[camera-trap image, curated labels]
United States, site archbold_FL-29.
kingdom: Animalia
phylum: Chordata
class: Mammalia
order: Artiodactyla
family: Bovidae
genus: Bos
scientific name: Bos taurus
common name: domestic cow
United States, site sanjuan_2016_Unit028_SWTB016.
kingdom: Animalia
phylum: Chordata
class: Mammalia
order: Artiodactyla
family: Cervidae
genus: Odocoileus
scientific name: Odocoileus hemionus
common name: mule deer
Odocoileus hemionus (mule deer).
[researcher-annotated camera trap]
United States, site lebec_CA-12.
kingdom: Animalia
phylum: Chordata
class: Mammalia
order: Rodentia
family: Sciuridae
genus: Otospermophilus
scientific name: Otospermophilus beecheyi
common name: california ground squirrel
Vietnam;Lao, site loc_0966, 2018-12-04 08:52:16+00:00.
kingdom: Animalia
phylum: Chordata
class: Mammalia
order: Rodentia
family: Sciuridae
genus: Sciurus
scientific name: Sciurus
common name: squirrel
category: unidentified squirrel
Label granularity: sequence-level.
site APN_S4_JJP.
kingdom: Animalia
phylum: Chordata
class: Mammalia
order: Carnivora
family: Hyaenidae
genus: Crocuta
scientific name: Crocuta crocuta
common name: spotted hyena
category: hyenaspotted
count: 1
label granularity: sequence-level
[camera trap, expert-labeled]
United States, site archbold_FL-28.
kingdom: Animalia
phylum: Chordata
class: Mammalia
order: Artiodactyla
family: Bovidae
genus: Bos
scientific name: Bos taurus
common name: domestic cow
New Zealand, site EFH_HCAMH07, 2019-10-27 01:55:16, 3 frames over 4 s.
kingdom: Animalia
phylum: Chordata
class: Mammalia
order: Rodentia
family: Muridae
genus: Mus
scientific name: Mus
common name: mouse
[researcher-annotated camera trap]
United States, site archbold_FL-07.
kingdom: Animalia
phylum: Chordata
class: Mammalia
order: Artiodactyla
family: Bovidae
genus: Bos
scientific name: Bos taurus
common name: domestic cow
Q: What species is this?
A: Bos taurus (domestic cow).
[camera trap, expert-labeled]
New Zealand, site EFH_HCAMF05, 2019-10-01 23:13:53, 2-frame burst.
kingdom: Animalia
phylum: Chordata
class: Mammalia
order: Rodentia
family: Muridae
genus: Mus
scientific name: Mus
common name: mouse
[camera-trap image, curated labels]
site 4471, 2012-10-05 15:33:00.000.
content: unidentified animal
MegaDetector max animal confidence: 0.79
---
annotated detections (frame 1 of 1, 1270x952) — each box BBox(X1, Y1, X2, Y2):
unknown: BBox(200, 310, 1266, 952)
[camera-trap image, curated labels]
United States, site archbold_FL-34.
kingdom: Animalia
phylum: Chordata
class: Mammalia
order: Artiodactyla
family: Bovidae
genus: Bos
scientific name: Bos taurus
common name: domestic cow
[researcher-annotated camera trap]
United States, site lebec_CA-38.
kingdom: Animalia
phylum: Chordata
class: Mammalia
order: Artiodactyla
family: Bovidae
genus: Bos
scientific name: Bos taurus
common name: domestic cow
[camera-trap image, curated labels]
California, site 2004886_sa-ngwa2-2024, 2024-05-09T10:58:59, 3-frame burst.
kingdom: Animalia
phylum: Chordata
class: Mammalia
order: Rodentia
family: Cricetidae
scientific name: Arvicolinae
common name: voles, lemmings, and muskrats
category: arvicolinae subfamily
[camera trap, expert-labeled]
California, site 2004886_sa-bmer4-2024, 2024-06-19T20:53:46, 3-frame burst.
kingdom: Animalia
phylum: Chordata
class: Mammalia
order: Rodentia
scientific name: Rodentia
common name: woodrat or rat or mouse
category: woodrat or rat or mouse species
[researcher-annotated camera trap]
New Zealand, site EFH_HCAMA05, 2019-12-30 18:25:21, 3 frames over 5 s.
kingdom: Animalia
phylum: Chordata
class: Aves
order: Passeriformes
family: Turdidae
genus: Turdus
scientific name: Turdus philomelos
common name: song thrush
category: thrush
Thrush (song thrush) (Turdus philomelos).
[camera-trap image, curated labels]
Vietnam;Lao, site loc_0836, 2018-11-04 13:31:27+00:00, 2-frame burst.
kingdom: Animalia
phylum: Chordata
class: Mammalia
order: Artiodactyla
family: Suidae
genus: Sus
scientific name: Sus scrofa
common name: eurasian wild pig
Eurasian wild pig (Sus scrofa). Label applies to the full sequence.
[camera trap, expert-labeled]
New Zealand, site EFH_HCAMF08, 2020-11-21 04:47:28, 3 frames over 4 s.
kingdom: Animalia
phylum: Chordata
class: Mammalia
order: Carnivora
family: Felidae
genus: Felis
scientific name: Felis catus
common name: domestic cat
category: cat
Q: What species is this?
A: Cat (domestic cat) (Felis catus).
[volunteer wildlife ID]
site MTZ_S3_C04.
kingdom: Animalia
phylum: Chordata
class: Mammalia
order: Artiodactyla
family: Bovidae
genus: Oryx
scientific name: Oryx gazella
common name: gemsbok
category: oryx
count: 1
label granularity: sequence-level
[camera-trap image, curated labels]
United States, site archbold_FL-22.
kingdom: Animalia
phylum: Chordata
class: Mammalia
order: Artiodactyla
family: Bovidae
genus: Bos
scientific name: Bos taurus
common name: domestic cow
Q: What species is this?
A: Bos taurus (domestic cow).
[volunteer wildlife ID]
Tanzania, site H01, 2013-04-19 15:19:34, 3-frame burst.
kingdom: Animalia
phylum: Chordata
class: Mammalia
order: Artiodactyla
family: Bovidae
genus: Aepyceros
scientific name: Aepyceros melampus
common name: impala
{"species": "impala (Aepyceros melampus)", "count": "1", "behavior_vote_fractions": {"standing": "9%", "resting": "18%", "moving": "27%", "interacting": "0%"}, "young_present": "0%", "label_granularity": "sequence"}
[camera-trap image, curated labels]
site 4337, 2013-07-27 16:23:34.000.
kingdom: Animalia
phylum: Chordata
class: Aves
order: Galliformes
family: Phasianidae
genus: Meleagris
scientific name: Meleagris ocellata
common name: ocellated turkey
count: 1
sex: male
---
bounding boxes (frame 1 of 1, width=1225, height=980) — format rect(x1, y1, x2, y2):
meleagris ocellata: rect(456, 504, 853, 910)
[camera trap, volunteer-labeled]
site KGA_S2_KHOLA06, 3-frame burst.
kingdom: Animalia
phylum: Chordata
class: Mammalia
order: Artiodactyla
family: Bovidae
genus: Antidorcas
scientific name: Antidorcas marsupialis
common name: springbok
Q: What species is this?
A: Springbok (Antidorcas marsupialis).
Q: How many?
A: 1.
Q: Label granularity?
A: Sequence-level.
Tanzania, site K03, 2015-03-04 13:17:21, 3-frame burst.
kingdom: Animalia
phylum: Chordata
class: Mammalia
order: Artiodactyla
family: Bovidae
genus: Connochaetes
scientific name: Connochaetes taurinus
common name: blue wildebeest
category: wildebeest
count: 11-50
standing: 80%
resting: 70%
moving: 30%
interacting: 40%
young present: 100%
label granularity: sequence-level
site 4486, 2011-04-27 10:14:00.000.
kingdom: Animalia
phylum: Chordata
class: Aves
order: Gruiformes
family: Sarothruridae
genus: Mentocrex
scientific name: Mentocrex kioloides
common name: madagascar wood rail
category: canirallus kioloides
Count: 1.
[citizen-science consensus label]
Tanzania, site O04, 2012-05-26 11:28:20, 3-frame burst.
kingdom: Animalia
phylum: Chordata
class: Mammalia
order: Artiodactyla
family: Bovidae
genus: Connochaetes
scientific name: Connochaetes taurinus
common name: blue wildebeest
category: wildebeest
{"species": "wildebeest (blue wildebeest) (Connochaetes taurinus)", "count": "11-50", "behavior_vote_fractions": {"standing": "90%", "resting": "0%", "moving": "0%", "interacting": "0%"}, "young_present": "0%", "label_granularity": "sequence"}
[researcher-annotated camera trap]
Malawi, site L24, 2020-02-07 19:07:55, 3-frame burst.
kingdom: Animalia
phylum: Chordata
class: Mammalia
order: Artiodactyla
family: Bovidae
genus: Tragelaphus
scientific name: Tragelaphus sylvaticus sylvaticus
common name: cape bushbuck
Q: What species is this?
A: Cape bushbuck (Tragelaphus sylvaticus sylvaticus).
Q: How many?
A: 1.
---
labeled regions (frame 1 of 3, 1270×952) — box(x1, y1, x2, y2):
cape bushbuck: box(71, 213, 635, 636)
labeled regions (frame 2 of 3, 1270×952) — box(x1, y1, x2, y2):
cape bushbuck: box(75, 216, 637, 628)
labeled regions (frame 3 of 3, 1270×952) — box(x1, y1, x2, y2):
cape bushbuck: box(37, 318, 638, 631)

════════════════════

Set down exactly the lines of the data above, beginning with the line that has "United States, site archbold_FL-28." and ending with the line that has "United States, site archbold_FL-07.", and no others.

United States, site archbold_FL-28.
kingdom: Animalia
phylum: Chordata
class: Mammalia
order: Artiodactyla
family: Bovidae
genus: Bos
scientific name: Bos taurus
common name: domestic cow
New Zealand, site EFH_HCAMH07, 2019-10-27 01:55:16, 3 frames over 4 s.
kingdom: Animalia
phylum: Chordata
class: Mammalia
order: Rodentia
family: Muridae
genus: Mus
scientific name: Mus
common name: mouse
[researcher-annotated camera trap]
United States, site archbold_FL-07.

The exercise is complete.